Forever Holding Period Record Retention
- Taxes – I know what you are thinking here. Technically the IRS can only audit you up to 3 years from the date of filing. They even note on their website 3 years is acceptable. The thing is, there are a bunch of exceptions. The one that stands out to me is: Keep records indefinitely if you file a fraudulent return. The question that always sticks in my mind, if you tossed your return how exactly would you prove it wasn’t fraudulent?
- Birth/Death/Marriage/Adoption and other Vital Records Documents – The documents are needed in perpetuity. Any time you need to change records with the state or other significant changes you will probably need one or many of these documents. You’ll pay for the privilege of getting a replacement so you really should keep a copy in a fire box forever.
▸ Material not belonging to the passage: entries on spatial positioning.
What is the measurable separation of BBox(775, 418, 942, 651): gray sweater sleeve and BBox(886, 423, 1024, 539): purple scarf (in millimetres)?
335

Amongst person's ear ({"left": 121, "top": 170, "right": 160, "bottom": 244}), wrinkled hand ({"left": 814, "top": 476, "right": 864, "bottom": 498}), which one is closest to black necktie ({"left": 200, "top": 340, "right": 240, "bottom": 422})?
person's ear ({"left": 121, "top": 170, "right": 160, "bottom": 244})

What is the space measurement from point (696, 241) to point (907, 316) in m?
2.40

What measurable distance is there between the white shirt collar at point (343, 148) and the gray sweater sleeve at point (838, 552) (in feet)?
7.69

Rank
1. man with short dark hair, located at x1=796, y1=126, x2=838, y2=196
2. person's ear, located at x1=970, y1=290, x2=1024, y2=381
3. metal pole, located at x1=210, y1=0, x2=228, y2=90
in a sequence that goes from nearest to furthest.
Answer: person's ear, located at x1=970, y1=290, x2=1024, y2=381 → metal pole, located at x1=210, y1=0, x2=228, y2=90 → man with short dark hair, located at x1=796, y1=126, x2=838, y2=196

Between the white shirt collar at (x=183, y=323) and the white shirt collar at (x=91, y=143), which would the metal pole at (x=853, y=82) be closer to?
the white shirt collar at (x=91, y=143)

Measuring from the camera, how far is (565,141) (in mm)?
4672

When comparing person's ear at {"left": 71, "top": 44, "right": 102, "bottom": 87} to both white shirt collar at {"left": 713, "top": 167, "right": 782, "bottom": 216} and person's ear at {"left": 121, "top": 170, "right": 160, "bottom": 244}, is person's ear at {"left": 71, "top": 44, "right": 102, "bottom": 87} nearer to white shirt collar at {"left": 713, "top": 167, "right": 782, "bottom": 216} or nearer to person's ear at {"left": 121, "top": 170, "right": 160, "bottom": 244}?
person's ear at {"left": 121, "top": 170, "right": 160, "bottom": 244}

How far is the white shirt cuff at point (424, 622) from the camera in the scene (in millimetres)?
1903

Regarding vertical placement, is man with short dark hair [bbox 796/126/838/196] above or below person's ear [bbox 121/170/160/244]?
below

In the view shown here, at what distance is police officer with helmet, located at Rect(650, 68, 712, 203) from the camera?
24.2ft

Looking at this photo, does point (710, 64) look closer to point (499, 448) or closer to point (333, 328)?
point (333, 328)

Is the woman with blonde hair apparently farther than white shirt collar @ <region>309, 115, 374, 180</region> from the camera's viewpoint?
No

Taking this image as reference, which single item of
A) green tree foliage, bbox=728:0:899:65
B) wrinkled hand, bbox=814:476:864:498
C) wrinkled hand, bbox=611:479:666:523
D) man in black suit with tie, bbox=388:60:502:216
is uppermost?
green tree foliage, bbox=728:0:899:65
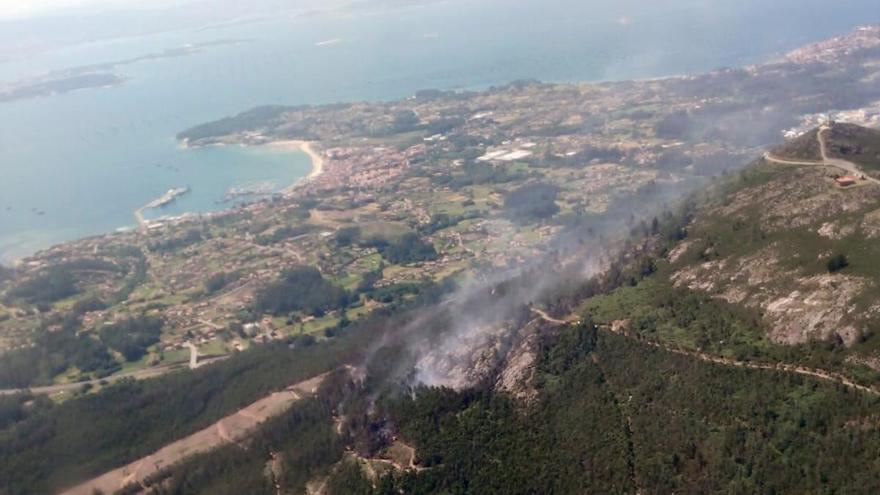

- Wills – This almost goes without saying, if you do not have a copy of your Will how is anyone going to find it when you are gone?
- Home Title Insurance – Keep this insurance until you sell your home or forever, whichever comes first.
- Record of Paid Off Mortgage – Scary enough during the financial crisis some poorly managed companies tried to foreclose on people’s houses that had no existing mortgage. Keep a copy of your paid off mortgage forever! Or at least until you sell your home.
Anything I missed? Any holding periods you disagree with? More importantly, do you think Comcast has found an alternate revenue stream in double collecting for returned cable modems?
One other reason for keeping tax documents forever: I just read a post by a person filing for social security. He found one year, in the middle of his career, where his income was listed as zero. The SSA wanted him to produce his W2 (among other documentation) for that year, as there is no cross-reference to any systems to retrieve the information. After waiting some months for his in-person appointment, a manual records update was made.
Of course, you could avoid this by checking your SS records regularly. But since the SSA stopped sending paper statements periodically, this depends on your own discipline to do.
Great point I hadn’t thought of, that would be an expensive mistake.
“Now that I’ve bored you with Queuing theory let’s take you to the comparatively exciting world of record retention.”
Lol , thank you for this. I thought it was going to be more data heavy because “queuing theory” has that sound. Didn’t realize it was about wait times and storing of documents lolololol.
Nice short article 🙂
Glad you liked it and thanks for commenting.